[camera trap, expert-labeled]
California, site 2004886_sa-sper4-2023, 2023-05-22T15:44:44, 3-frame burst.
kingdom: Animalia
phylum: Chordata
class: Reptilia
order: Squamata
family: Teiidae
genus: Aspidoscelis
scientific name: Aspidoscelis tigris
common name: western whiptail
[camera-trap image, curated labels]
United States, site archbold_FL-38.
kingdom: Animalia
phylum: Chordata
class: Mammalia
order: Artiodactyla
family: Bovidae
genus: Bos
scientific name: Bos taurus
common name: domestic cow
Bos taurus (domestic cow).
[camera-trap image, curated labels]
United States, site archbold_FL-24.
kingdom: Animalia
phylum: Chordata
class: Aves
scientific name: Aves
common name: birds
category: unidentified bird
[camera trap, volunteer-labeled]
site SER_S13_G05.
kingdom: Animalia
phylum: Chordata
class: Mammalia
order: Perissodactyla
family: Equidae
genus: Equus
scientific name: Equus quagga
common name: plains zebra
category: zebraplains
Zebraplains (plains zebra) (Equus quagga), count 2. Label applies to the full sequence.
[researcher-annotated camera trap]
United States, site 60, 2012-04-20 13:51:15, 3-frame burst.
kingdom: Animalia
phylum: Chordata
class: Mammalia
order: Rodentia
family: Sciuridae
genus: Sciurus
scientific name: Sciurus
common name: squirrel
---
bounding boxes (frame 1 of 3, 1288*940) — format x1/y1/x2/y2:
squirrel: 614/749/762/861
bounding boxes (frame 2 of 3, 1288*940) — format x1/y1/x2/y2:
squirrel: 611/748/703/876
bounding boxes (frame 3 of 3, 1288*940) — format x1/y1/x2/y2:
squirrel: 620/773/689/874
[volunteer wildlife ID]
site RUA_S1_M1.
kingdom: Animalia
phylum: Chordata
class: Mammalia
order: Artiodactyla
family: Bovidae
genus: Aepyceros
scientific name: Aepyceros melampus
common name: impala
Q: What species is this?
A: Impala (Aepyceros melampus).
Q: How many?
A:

Your goal: Transcribe the full listing. Change nothing.

Response area:
[camera trap, expert-labeled]
California, site 2004886_sa-sper4-2023, 2023-05-22T15:44:44, 3-frame burst.
kingdom: Animalia
phylum: Chordata
class: Reptilia
order: Squamata
family: Teiidae
genus: Aspidoscelis
scientific name: Aspidoscelis tigris
common name: western whiptail
[camera-trap image, curated labels]
United States, site archbold_FL-38.
kingdom: Animalia
phylum: Chordata
class: Mammalia
order: Artiodactyla
family: Bovidae
genus: Bos
scientific name: Bos taurus
common name: domestic cow
Bos taurus (domestic cow).
[camera-trap image, curated labels]
United States, site archbold_FL-24.
kingdom: Animalia
phylum: Chordata
class: Aves
scientific name: Aves
common name: birds
category: unidentified bird
[camera trap, volunteer-labeled]
site SER_S13_G05.
kingdom: Animalia
phylum: Chordata
class: Mammalia
order: Perissodactyla
family: Equidae
genus: Equus
scientific name: Equus quagga
common name: plains zebra
category: zebraplains
Zebraplains (plains zebra) (Equus quagga), count 2. Label applies to the full sequence.
[researcher-annotated camera trap]
United States, site 60, 2012-04-20 13:51:15, 3-frame burst.
kingdom: Animalia
phylum: Chordata
class: Mammalia
order: Rodentia
family: Sciuridae
genus: Sciurus
scientific name: Sciurus
common name: squirrel
---
bounding boxes (frame 1 of 3, 1288*940) — format x1/y1/x2/y2:
squirrel: 614/749/762/861
bounding boxes (frame 2 of 3, 1288*940) — format x1/y1/x2/y2:
squirrel: 611/748/703/876
bounding boxes (frame 3 of 3, 1288*940) — format x1/y1/x2/y2:
squirrel: 620/773/689/874
[volunteer wildlife ID]
site RUA_S1_M1.
kingdom: Animalia
phylum: Chordata
class: Mammalia
order: Artiodactyla
family: Bovidae
genus: Aepyceros
scientific name: Aepyceros melampus
common name: impala
Q: What species is this?
A: Impala (Aepyceros melampus).
Q: How many?
A:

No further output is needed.